Metabolic Correlates of Prevalent Mild Cognitive Impairment and Alzheimer's Disease in Adults with Down Syndrome

Overview

Journal Alzheimers Dement (Amst)

Date 2020 Apr 8

PMID 32258359

Citations 12

Authors

Mark Mapstone

Thomas J Gross

Fabio Macciardi

Amrita K Cheema

Melissa Petersen

Elizabeth Head

Benjamin L Handen

William E Klunk

Bradley T Christian

Wayne Silverman

Ira T Lott

Nicole Schupf

Affiliations

Soon will be listed here.

Abstract

Introduction: Disruption of metabolic function is a recognized feature of late onset Alzheimer's disease (LOAD). We sought to determine whether similar metabolic pathways are implicated in adults with Down syndrome (DS) who have increased risk for Alzheimer's disease (AD).

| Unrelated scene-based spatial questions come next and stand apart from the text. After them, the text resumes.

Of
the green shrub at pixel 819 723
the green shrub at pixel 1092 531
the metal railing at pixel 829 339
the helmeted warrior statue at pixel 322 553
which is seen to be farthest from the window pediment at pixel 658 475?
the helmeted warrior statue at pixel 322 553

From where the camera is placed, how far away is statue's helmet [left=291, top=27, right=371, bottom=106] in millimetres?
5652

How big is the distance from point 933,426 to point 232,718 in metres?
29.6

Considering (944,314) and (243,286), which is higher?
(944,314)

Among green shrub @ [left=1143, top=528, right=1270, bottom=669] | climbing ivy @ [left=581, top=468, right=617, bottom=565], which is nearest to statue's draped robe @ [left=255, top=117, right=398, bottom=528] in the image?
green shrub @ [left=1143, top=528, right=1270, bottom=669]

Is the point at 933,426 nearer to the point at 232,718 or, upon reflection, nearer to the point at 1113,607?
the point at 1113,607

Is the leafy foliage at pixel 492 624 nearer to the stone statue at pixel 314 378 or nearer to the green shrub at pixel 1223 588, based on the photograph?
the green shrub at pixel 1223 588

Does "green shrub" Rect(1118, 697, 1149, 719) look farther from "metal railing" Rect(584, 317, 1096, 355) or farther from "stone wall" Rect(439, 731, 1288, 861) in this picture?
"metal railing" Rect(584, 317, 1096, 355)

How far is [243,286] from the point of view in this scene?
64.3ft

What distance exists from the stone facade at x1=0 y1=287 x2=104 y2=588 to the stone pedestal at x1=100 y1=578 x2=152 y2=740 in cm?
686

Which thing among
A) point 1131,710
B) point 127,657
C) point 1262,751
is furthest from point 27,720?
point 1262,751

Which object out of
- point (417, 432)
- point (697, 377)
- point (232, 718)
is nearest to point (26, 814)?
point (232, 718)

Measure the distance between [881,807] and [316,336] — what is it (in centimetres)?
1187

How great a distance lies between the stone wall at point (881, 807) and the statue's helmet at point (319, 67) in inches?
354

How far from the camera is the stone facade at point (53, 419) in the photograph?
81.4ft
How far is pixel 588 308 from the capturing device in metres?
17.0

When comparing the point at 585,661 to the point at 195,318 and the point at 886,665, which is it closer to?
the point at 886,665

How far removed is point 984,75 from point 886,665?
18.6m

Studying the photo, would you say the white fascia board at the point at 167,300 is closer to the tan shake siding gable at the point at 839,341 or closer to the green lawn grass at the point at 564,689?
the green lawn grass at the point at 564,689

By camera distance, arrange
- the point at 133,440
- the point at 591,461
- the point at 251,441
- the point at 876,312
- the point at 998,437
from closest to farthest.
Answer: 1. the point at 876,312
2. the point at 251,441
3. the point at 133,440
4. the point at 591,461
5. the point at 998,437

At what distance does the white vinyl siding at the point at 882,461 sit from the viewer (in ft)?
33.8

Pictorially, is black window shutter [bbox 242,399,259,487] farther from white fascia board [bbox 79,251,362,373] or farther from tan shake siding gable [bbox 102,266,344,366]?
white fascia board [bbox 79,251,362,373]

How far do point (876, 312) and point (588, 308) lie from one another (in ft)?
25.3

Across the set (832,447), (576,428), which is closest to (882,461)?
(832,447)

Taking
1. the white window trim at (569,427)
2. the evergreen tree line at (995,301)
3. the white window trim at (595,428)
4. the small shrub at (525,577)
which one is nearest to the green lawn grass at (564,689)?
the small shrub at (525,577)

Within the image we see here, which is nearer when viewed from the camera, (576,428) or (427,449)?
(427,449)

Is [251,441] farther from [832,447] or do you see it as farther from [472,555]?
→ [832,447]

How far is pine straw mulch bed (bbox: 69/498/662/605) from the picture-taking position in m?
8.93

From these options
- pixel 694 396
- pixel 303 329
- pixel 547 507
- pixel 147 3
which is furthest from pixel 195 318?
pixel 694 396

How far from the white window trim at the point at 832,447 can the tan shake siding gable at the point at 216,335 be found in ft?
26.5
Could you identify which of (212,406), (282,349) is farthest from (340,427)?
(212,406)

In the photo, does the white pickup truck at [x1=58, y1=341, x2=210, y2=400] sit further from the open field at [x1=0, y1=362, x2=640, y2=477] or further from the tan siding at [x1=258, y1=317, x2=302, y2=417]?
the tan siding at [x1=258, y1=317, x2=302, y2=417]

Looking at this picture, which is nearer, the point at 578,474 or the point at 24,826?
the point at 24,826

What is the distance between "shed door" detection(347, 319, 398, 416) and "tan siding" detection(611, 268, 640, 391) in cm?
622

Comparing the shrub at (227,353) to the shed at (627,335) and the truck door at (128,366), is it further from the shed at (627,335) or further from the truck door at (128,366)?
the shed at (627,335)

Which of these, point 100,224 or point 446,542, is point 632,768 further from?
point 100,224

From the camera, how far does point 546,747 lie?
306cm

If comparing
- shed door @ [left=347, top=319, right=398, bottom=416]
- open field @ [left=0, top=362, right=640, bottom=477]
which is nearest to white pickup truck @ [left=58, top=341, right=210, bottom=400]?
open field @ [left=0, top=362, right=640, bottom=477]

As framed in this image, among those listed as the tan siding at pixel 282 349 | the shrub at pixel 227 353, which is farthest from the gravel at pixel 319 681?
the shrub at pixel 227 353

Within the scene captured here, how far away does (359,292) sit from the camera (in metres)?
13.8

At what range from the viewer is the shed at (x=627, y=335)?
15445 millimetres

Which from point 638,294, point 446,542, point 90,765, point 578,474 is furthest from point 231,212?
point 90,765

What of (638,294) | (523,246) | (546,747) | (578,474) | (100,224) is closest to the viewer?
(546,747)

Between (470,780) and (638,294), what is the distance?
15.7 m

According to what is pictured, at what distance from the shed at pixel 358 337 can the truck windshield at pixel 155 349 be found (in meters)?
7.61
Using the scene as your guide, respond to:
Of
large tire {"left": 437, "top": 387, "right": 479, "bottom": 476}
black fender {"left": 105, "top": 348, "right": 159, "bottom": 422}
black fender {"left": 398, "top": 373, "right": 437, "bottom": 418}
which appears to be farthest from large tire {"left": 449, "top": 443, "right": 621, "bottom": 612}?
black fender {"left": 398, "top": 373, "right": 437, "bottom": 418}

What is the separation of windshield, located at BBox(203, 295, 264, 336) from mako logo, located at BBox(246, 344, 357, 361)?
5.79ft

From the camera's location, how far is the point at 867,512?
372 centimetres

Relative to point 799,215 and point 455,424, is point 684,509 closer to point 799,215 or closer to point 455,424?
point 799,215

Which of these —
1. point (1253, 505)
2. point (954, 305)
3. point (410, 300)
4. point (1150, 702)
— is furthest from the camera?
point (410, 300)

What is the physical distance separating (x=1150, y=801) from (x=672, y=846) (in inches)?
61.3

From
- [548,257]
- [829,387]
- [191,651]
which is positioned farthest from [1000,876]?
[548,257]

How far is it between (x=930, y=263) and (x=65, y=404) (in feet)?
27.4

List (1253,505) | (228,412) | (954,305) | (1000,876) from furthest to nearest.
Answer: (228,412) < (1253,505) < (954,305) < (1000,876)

Methods: We examined peripheral blood from 292 participants with DS who completed baseline assessments in the Alzheimer's Biomarkers Consortium-Down Syndrome (ABC-DS) using untargeted mass spectrometry (MS). Our sample included 38 individuals who met consensus criteria for AD (DS-AD), 43 who met criteria for mild cognitive impairment (DS-MCI), and 211 who were cognitively unaffected and stable (CS).

Results: We measured relative abundance of 8,805 features using MS and 180 putative metabolites were differentially expressed (DE) among the groups at false discovery rate-corrected < 0.05. From the DE features, a nine-feature classifier model classified the CS and DS-AD groups with receiver operating characteristic area under the curve (ROC AUC) of 0.86 and a two-feature model classified the DS-MCI and DS-AD groups with ROC AUC of 0.88. Metabolite set enrichment analysis across the three groups suggested alterations in fatty acid and carbohydrate metabolism.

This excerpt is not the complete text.